Entretien avec... Marie-Anne VANNIER
lundi 10 novembre 2008
par Cécilia BELIS-MARTIN

Marie-Anne Vannier, votre nom est familier aux amis des Pères et est associé à celui d’un renouveau de la patristique. A travers articles et colloques, vous avez eu à cœur de montrer la pertinence et l’actualité de l’enseignement des Pères, comme lors du récent colloque à Metz [1] sur « La création chez les Pères ». Quel premier bilan en feriez-vous ?

Le premier bilan en est très positif. Chercheurs, étudiants et un large public ont participé à ce colloque. L’intervention de Jean-Marie Pelt a mis en évidence l’intérêt des Pères pour un scientifique d’aujourd’hui. Cet intérêt ne se situe pas tant sur le plan de la science, qui était peu avancée à leur époque, que sur celui de l’anthropologie. En effet, en traitant de la création, les Pères ont accordé une large place à Genèse 1, 26, le verset qui évoque la création de l’être humain à l’image et à la ressemblance de Dieu. L’interprétation que les Pères ont donnée de ce verset est multiforme, mais elle fait ressortir la spécificité de l’être humain dans le cosmos. Redécouvrir cette originalité est fondamental aujourd’hui et rejoint le principe anthropique, découvert par les scientifiques dans les années 1970, autant dire que l’apport des Pères est réel, même s’il n’est pas toujours mis en évidence.

De plus, les Pères ont expliqué à leurs contemporains à quel point la création est un langage de Dieu. A l’époque, où la technique a pris une telle ampleur, cette attention à la création est pour nous à revisiter. Il en va de même dans d’autres domaines : la catéchèse, la prédication… Ces thèmes semblent mieux caractériser les Pères, mais ils n’en renvoient pas moins à la création, d’une autre manière, il est vrai. Par exemple, à l’époque patristique, la catéchèse baptismale était centrée sur la création comme en témoignent les nombreux commentaires de l’hexaéméron (des six jours de la création), qui visaient à faire comprendre au nouveau baptisé qu’il est en relation avec son créateur, et que, par le baptême, il passe de la création à la création nouvelle, il laisse s’actualiser en lui l’image de Dieu, par l’intermédiaire de cette image par excellence qui est le Christ, à qui il est conformé. De même, les Pères ont axé leur prédication pour Pâques sur le rapport entre la création, qui est bonne, et la création nouvelle, qui vient la parachever.

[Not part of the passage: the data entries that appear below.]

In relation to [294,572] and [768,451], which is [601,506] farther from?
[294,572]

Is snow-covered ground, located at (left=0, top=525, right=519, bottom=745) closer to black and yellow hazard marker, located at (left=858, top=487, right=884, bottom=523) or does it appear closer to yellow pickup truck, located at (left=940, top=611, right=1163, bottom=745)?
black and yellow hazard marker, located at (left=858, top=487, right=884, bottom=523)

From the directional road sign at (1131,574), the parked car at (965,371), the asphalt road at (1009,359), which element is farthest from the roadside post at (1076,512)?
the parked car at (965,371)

En fait, même s’ils sont éloignés dans le temps, les Pères sont proches de nous. Ce sont nos Pères dans la foi et nos frères dans la vie de l’Esprit. Sans doute n’étaient-ils pas confrontés aux mêmes problèmes que nous, mais ils vivaient eux aussi dans un monde en mutation et les réponses qu’ils ont apportées viennent d’une longue méditation de la Parole de Dieu et sont parlantes pour nous. A bien des égards, leurs textes sont pour nous un véritable ressourcement. Il revenait aux Pères d’annoncer la Bonne Nouvelle du Royaume dans le monde païen, qui était un univers aux multiples religiosités. Il n’en va pas de même pour nous qui vivons dans un monde de tradition chrétienne, mais ce monde a perdu la relation vivante à ses sources et il importe de les redécouvrir et les nouvelles religiosités y fleurissent. Les Pères nous aident à réaliser un discernement et à comprendre que le Christ seul apporte le salut.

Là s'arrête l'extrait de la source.